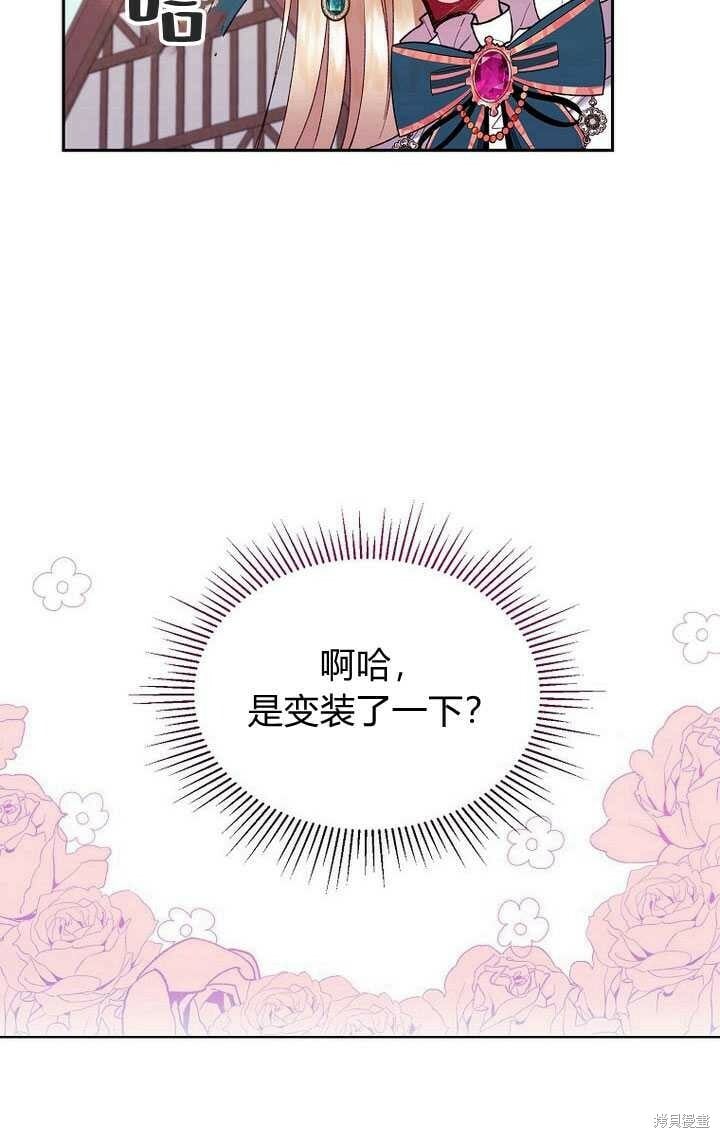 第6话 变装的皇太子89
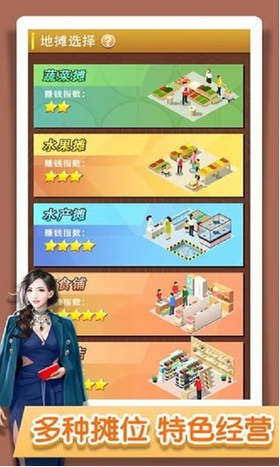 摆摊卖个炒酸奶手机版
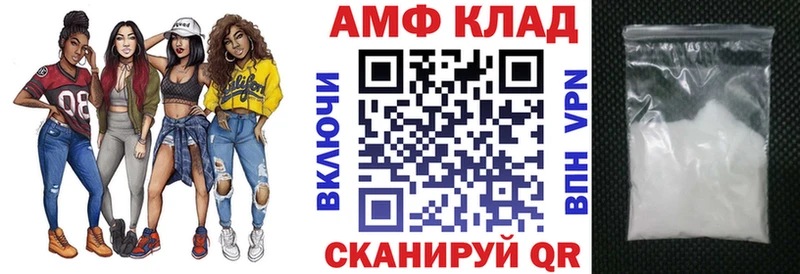 Amphetamine Розовый  Калязин 
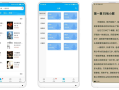 笔趣书阁v2.0.3自带多书源小说去广告版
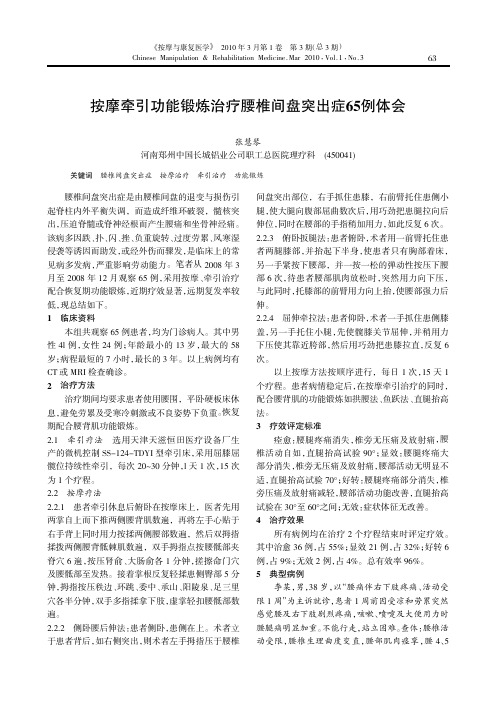 按摩牵引功能锻炼治疗腰椎间盘突出症65例体会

### [Aim of the exercise]
Quote every record above exactly, omitting any pictures they contain.

### [Written reply]
 第6话 变装的皇太子89
 摆摊卖个炒酸奶手机版
 Amphetamine Розовый  Калязин 
 笔趣书阁v2.0.3自带多书源小说去广告版
 按摩牵引功能锻炼治疗腰椎间盘突出症65例体会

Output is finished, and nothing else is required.